Fifth graders from across the state are taking part in the 26th annual Iowa Children’s Water Festival on the Des Moines Area Community College Ankeny campus today.

Event coordinator, Kristie Wildung, says it’s a day for the kids to learn about a key resource.
“They’re gonna come and spend a day learning about water, wastewater and the environment and they have a full day with a schedule that we plan out for them to go to small group presentations. They’ll go to large group presentations, they get to do some educational games,” Wildung explains.

She says the festival is an important teaching event. “With the state of Iowa’s guidelines, the fifth-grade class ages is the age that students learn about water the water cycle, and so our goal in bringing them into a full day of activities like this is to help them shape their thoughts and processes behind how they might be able to take care of the water,” Wildung says.

One of the events, for example, is making an “edible aquifer.” “Which is a process we take them through learning about what an aquifer in Iowa looks like –but we build that aquifer in a cup using food products and then they’re able to take that with them and eat it and enjoy it during the rest of the day,” she says.

Wildung says water rights have become the focus of lawsuits in other states — and we are lucky here. “In Iowa, we’re very fortunate.

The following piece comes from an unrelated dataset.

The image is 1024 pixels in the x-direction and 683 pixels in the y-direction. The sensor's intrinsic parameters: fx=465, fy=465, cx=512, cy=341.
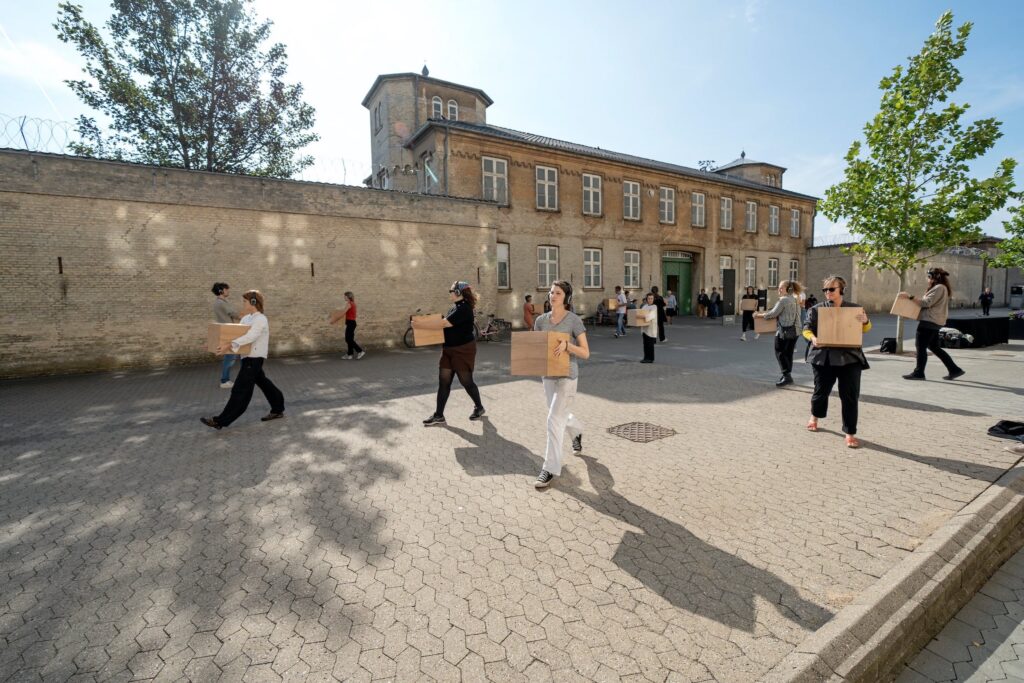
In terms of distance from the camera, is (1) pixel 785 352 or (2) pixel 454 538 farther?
(1) pixel 785 352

We seem to have almost an endless supply of water. But I think what’s happening is more and more of our water is becoming contaminated where we’re not able to recycle and reuse it,” according to Wildung. “And I always tell the kids when they’re at the event that we’re drinking the same water the dinosaurs drink when they were on Earth.”

She says we have to be able to take care of that water for current and future residents. Some 1,900 5th grade students, teachers, and chaperones from across Iowa will participate in the free festival.